Alstom : les intérêts des salariés et du pays sont en jeu

A l’occasion d’un point de presse ce lundi 28 avril, Thierry Lepaon, secrétaire général de la CGT et Philippe Martinez, secrétaire général de la CGT Métallurgie ont réagi à l’annonce des tractations sur le rachat d’une partie des activités d’Alstom.


Par ailleurs, la CGT Métallurgie a réagi par un communiqué dans lequel elle souligne que "depuis plusieurs semaines, la situation financière du groupe ALSTOM est inquiétante avec des
répercussions importantes sur l’efficacité de l’entreprise tant au niveau industriel que social."

A la suite de l’emballement de ce dernier week-end, il se profile plusieurs projets de cession de l’entreprise, d’une part à General Electric ou de l’autre à SIEMENS. Mais pour la FTM-CGT, ces deux plans "ne constituent pas un projet d’entreprise. Il s’agit dans les 2 cas d’une découpe d’ALSTOM par activités, cassant
ainsi la cohérence et la force industrielle du groupe avec des conséquences importantes sur l’emploi."
(Lire le communiqué commun de la CGT et de sa fédération des travailleurs de la métallurgie)
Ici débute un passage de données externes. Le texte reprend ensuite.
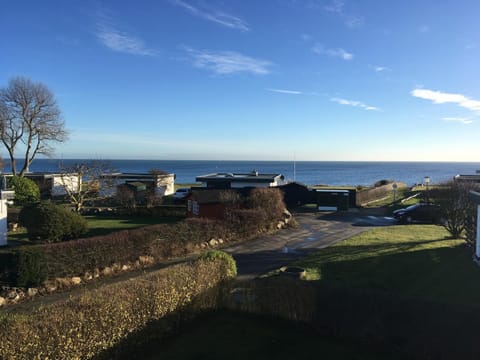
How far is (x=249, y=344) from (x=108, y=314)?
3297 mm

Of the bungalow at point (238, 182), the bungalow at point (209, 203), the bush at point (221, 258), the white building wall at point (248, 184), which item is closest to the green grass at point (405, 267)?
the bush at point (221, 258)

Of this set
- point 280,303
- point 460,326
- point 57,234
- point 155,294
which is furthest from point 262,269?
point 57,234

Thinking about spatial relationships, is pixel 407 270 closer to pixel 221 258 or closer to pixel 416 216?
pixel 221 258

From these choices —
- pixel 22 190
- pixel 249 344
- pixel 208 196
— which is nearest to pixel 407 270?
pixel 249 344

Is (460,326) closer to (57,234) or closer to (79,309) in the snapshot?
(79,309)

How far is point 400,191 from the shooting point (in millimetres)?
49812

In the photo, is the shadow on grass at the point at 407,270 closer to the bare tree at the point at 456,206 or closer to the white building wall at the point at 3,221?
the bare tree at the point at 456,206

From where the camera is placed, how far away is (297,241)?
21344 mm

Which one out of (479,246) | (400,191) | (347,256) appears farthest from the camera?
(400,191)

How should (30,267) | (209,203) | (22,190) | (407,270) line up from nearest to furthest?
(30,267) → (407,270) → (209,203) → (22,190)

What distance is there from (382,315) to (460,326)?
4.96 ft

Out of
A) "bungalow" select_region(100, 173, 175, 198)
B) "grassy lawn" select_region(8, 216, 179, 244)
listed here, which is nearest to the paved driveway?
"grassy lawn" select_region(8, 216, 179, 244)

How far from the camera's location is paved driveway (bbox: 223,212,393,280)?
1644 centimetres

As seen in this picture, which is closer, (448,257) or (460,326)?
(460,326)
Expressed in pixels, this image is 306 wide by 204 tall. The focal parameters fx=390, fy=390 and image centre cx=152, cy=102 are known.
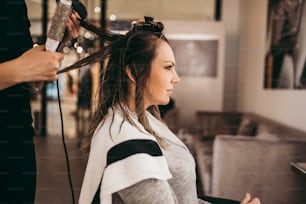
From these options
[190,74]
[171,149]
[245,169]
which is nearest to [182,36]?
[190,74]

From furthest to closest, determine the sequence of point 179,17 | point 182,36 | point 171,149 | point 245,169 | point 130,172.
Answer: point 179,17, point 182,36, point 245,169, point 171,149, point 130,172

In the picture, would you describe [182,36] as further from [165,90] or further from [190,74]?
[165,90]

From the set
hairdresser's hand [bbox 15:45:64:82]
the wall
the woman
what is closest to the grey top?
the woman

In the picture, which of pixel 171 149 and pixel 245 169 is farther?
pixel 245 169

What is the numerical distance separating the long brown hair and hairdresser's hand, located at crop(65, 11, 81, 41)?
0.15ft

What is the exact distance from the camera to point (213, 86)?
406cm

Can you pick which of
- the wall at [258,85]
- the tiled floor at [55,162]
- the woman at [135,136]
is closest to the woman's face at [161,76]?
the woman at [135,136]

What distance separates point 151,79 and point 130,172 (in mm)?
182

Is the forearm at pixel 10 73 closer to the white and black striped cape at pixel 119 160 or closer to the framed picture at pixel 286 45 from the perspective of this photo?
the white and black striped cape at pixel 119 160

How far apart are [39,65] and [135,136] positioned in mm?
199

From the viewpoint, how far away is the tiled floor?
6.05ft

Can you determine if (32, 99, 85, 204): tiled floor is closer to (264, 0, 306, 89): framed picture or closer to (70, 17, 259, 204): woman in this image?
(70, 17, 259, 204): woman

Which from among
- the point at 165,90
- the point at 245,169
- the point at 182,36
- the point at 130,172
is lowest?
the point at 245,169

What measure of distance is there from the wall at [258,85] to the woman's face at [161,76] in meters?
1.57
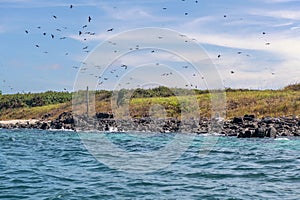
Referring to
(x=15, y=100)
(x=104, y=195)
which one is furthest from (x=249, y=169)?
(x=15, y=100)

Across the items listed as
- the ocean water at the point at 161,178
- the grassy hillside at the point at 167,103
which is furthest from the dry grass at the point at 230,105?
the ocean water at the point at 161,178

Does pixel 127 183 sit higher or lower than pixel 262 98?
lower

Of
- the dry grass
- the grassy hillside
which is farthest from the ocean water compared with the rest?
the grassy hillside

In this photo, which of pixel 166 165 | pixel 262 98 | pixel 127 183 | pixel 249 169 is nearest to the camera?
pixel 127 183

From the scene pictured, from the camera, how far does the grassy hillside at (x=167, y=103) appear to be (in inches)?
3014

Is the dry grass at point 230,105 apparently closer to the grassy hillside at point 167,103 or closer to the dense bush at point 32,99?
the grassy hillside at point 167,103

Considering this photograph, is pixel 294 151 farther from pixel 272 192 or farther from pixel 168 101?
pixel 168 101

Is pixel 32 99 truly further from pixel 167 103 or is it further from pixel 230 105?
pixel 230 105

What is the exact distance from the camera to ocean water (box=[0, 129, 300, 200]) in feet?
62.7

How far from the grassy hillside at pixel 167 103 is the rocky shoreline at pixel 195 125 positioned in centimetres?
1060

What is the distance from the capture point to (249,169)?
25594mm

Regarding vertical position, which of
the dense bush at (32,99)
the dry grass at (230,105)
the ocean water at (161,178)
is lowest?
the ocean water at (161,178)

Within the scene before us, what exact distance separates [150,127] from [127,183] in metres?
45.2

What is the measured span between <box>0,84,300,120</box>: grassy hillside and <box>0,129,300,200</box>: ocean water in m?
43.0
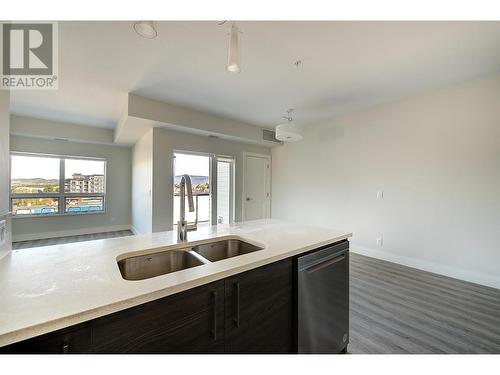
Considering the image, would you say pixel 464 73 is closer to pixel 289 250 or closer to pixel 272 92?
pixel 272 92

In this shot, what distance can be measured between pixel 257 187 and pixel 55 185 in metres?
4.87

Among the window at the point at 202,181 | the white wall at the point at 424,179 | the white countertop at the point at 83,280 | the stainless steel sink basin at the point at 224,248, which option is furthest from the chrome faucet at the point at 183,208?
the white wall at the point at 424,179

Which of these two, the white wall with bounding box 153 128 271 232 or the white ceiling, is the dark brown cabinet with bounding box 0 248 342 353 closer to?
the white ceiling

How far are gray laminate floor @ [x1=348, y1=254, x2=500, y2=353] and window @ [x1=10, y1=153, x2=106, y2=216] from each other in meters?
6.17

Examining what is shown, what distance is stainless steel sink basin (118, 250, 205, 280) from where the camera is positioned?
118 centimetres

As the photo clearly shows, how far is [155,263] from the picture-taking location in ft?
4.23

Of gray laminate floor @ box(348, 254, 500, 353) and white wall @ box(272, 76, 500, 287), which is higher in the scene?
white wall @ box(272, 76, 500, 287)

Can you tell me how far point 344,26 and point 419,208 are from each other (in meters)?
2.74

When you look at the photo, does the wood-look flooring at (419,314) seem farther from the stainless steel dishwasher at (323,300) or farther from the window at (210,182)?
the window at (210,182)

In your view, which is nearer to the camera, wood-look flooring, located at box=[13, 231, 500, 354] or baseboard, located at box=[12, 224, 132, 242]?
wood-look flooring, located at box=[13, 231, 500, 354]

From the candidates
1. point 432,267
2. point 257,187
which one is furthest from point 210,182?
point 432,267

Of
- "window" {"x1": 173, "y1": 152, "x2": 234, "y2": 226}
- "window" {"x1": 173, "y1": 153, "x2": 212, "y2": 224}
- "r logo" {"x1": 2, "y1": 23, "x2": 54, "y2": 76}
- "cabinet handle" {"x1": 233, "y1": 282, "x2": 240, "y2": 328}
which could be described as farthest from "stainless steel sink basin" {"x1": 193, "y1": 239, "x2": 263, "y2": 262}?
"window" {"x1": 173, "y1": 153, "x2": 212, "y2": 224}

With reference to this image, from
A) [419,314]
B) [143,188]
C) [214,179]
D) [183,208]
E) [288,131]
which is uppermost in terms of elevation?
[288,131]

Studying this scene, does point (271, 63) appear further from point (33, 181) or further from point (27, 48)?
point (33, 181)
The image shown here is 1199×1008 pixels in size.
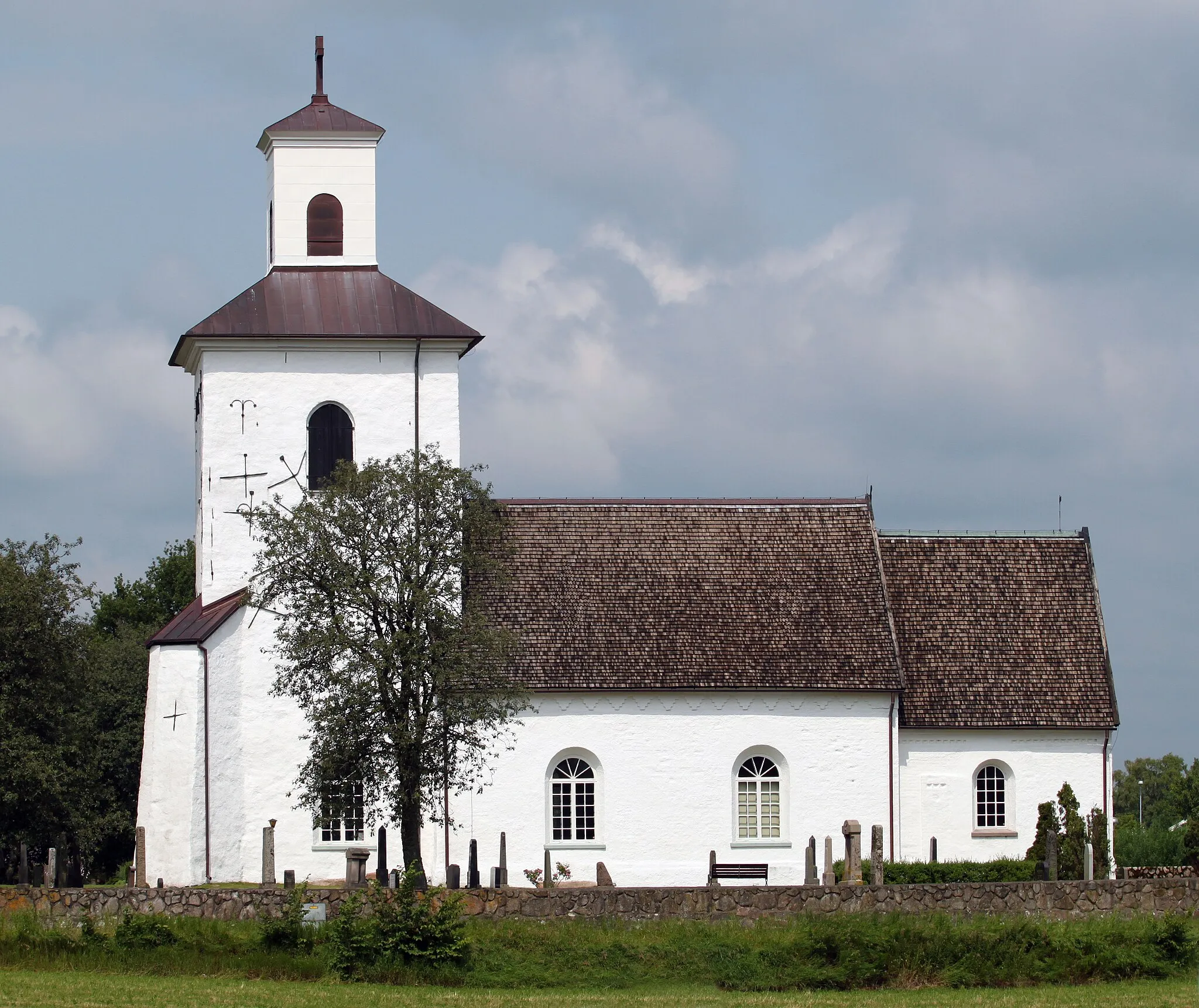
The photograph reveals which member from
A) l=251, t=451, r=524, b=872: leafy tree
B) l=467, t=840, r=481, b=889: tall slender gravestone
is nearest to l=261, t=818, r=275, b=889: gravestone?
l=251, t=451, r=524, b=872: leafy tree

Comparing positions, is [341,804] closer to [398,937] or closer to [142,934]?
[142,934]

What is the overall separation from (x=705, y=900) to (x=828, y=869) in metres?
7.04

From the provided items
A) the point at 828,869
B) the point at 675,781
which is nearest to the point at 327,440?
the point at 675,781

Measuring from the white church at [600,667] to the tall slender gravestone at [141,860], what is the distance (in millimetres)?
342

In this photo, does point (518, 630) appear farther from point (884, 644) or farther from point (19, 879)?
point (19, 879)

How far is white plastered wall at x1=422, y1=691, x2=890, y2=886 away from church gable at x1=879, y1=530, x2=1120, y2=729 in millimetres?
1702

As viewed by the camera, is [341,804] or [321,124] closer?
[341,804]

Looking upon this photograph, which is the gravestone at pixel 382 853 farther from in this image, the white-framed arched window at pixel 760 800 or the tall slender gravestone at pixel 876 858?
the tall slender gravestone at pixel 876 858

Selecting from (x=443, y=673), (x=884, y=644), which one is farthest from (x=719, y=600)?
(x=443, y=673)

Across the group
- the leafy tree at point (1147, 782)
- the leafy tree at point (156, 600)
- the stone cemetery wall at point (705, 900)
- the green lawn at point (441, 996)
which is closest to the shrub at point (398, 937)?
the green lawn at point (441, 996)

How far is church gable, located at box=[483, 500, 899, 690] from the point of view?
35.9 meters

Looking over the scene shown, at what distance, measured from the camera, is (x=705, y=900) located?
83.8 ft

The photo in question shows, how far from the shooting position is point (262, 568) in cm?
3212

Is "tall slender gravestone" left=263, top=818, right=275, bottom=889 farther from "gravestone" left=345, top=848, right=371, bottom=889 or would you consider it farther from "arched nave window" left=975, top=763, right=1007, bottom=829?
"arched nave window" left=975, top=763, right=1007, bottom=829
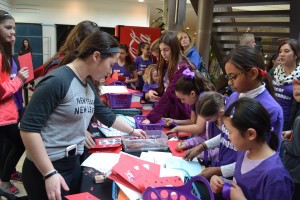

La CGT Métallurgie dénonce "les véritables
causes de cette situation. L’entreprise est victime d’une stratégie d’abord financière qui s’est traduite par une croissance externe à des coûts exorbitants. Des usines ont été rachetées et
construites partout dans le monde avec des retours sur investissements douteux et coûteux.
Enfin, une politique de dividendes aux actionnaires de 1,3 milliard d’euros, ces 5 dernières années.
Pour financer ces choix, le potentiel industriel et humain en France a été réduit avec des conséquences importantes sur les savoir-faire, les investissements, la sortie des projets et des
problèmes de non-qualité et de pénalité de retard (345 millions d’euros par an) Le problème que connait ALSTOM, c’est le problème dont souffre l’industrie en général à savoir le cout du capital."

Dans cette affaire où est aussi posée la question du pilotage de la politique industrielle, la CGT Métallurgie estime que l’Etat "doit prendre ses responsabilités (...) en entrant majoritairement
dans le capital de l’entreprise."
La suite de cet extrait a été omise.